## Task details
Among the lines below, some may hold the word "burst"; state how many do, giving only the number.

═════ Recorded data

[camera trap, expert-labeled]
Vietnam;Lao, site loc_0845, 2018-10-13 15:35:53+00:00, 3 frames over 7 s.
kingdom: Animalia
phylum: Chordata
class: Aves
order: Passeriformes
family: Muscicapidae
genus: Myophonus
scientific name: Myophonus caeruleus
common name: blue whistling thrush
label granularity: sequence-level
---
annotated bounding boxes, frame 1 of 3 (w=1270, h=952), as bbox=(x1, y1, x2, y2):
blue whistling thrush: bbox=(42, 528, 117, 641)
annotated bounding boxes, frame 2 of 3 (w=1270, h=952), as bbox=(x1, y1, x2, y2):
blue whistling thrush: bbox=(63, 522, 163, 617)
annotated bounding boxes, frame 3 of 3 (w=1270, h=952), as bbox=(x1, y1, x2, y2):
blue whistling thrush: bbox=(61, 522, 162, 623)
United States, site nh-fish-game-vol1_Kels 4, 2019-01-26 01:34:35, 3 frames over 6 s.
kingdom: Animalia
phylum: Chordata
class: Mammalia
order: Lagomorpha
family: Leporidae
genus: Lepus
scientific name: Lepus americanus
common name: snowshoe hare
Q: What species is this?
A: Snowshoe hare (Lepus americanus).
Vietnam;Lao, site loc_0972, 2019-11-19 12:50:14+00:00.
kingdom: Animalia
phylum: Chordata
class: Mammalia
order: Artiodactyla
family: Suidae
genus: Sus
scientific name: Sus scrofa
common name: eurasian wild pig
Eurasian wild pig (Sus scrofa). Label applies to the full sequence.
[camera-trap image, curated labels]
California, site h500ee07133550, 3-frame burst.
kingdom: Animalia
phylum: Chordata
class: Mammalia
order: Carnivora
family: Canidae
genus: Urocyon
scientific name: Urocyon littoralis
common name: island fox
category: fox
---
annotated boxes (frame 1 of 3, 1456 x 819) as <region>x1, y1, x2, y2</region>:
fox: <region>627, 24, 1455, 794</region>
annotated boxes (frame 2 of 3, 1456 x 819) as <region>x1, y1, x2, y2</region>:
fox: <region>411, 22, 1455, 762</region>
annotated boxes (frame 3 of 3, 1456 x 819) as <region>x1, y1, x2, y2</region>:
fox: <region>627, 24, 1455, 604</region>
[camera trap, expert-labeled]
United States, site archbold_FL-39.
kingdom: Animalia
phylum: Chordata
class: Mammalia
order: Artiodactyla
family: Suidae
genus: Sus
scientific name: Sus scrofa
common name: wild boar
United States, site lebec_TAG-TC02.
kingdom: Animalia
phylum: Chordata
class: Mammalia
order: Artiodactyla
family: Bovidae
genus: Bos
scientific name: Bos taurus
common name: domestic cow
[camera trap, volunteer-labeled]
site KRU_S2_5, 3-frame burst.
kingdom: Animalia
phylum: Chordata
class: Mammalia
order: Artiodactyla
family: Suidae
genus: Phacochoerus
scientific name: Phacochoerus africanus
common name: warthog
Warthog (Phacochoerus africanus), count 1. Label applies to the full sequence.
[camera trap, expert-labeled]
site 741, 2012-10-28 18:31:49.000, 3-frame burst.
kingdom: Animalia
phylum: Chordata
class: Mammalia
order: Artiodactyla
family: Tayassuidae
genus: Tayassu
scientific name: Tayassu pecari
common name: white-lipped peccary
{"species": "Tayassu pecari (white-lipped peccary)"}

══════════

## Result of this task
3